(Bloomberg) — Rocket Cos. fell Wednesday, halting a three-day rally driven by sentiment that the home-loan provider was the latest retail-trader favorite for its high short interest.
The stock fell 33% to $28.01, its steepest decline ever, after RBC Capital Markets downgraded its recommendation to sector perform from outperform, with a price target that suggests a 28% drop from Tuesday’s close. While mortgage demand is expected to continue to boost growth, that is now more than being captured in Rocket’s current valuation, analyst Daniel Perlin said in his report.
Rocket hit an all-time high Tuesday after CNBC mentioned the company as a possible new target among traders discussing stocks on Reddit. The stock has more than doubled since it went public in August and now has a market capitalization of about $60 billion.
“It seems heavy short interest in the stock was exposed, driving a jump at the open and the dam burst once heavy open interest in $30 call options were triggered, fueling another dealer gamma squeeze like we have seen with GameStop,” Neil Wilson, chief market analyst for Markets.com, said in emailed comments.

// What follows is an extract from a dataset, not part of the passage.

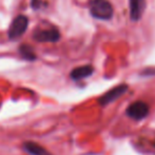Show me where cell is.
Listing matches in <instances>:
<instances>
[{"instance_id": "1", "label": "cell", "mask_w": 155, "mask_h": 155, "mask_svg": "<svg viewBox=\"0 0 155 155\" xmlns=\"http://www.w3.org/2000/svg\"><path fill=\"white\" fill-rule=\"evenodd\" d=\"M90 13L96 19L109 20L113 17L114 10H113L112 4L108 0H91Z\"/></svg>"}, {"instance_id": "2", "label": "cell", "mask_w": 155, "mask_h": 155, "mask_svg": "<svg viewBox=\"0 0 155 155\" xmlns=\"http://www.w3.org/2000/svg\"><path fill=\"white\" fill-rule=\"evenodd\" d=\"M29 25V18L25 15H19L14 20L12 21L8 29V38L14 40L16 38H19L25 33Z\"/></svg>"}, {"instance_id": "3", "label": "cell", "mask_w": 155, "mask_h": 155, "mask_svg": "<svg viewBox=\"0 0 155 155\" xmlns=\"http://www.w3.org/2000/svg\"><path fill=\"white\" fill-rule=\"evenodd\" d=\"M126 114L134 120H143L149 114V106L145 101L137 100L127 108Z\"/></svg>"}, {"instance_id": "4", "label": "cell", "mask_w": 155, "mask_h": 155, "mask_svg": "<svg viewBox=\"0 0 155 155\" xmlns=\"http://www.w3.org/2000/svg\"><path fill=\"white\" fill-rule=\"evenodd\" d=\"M33 38L38 42H56L59 40L60 33L55 27L48 28V29H38L34 32Z\"/></svg>"}, {"instance_id": "5", "label": "cell", "mask_w": 155, "mask_h": 155, "mask_svg": "<svg viewBox=\"0 0 155 155\" xmlns=\"http://www.w3.org/2000/svg\"><path fill=\"white\" fill-rule=\"evenodd\" d=\"M128 91V84H119V86L115 87V88L111 89L110 91H108L107 93H104L101 97L98 99L99 104L101 106H107V104H111L114 100L118 99L120 96H123L124 93Z\"/></svg>"}, {"instance_id": "6", "label": "cell", "mask_w": 155, "mask_h": 155, "mask_svg": "<svg viewBox=\"0 0 155 155\" xmlns=\"http://www.w3.org/2000/svg\"><path fill=\"white\" fill-rule=\"evenodd\" d=\"M131 20L138 21L146 8V0H129Z\"/></svg>"}, {"instance_id": "7", "label": "cell", "mask_w": 155, "mask_h": 155, "mask_svg": "<svg viewBox=\"0 0 155 155\" xmlns=\"http://www.w3.org/2000/svg\"><path fill=\"white\" fill-rule=\"evenodd\" d=\"M94 72V68L92 65H81V67H77L71 72L70 76L73 80H80V79H84V78L89 77L93 74Z\"/></svg>"}, {"instance_id": "8", "label": "cell", "mask_w": 155, "mask_h": 155, "mask_svg": "<svg viewBox=\"0 0 155 155\" xmlns=\"http://www.w3.org/2000/svg\"><path fill=\"white\" fill-rule=\"evenodd\" d=\"M23 148L30 155H52L48 150H45L43 147H41L40 145L34 143V141L25 143Z\"/></svg>"}, {"instance_id": "9", "label": "cell", "mask_w": 155, "mask_h": 155, "mask_svg": "<svg viewBox=\"0 0 155 155\" xmlns=\"http://www.w3.org/2000/svg\"><path fill=\"white\" fill-rule=\"evenodd\" d=\"M19 54L21 57L27 60H35L36 59V54L34 50L30 45H21L19 47Z\"/></svg>"}, {"instance_id": "10", "label": "cell", "mask_w": 155, "mask_h": 155, "mask_svg": "<svg viewBox=\"0 0 155 155\" xmlns=\"http://www.w3.org/2000/svg\"><path fill=\"white\" fill-rule=\"evenodd\" d=\"M43 4H45V2L42 0H32L31 1V5L34 10H38V8H42Z\"/></svg>"}]
</instances>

Rocket carries 46% short interest as a percentage of float, according to S3 analytics. The analytics provider published a report Tuesday identifying exceptionally high trading and option volume for the Detroit-based company’s stock, alongside a large amount of short selling into the rally.

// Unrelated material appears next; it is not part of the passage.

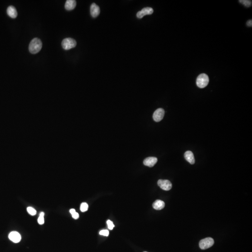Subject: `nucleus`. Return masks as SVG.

“Evidence of this short squeeze can be shown by the fact that the price was able to drop just as quickly as it moved up, proving that the move was was likely due to artificial demand from short sellers having to buy the stock back once they received margin calls on their positions,” said Jake Wujastyk, chief market analyst at TrendSpider.
Rocket’s jump may have been a matter of time, according to Bloomberg Intelligence analyst Ben Elliott. “Rocket has been a fringe meme stock for a while, so I figured something like this would happen eventually,” he said.
The company’s fundamentals, however, don’t support the 16-17x price-to-forward earnings multiple implied by its March 2 close, Elliott said in a note. “Yet surprisingly resilient earnings may support a re-rating of the massive, tech-focused, nonbank lenders like Rocket and UWM if they keep performing amid rising rates.”
Rocket’s gains, however, signal more than just Reddit mania. With a market value that’s worth more than some of its peers combined, the company has cemented itself as a heavyweight in the emerging mortgage tech sector following an August IPO that was bolstered by retail investors and housing market tailwinds.
Its peers have also gained: Mr. Cooper Group Inc. is up 9.1% this year, while newly-listed loanDepot Inc. has surged 44% since it went public last month.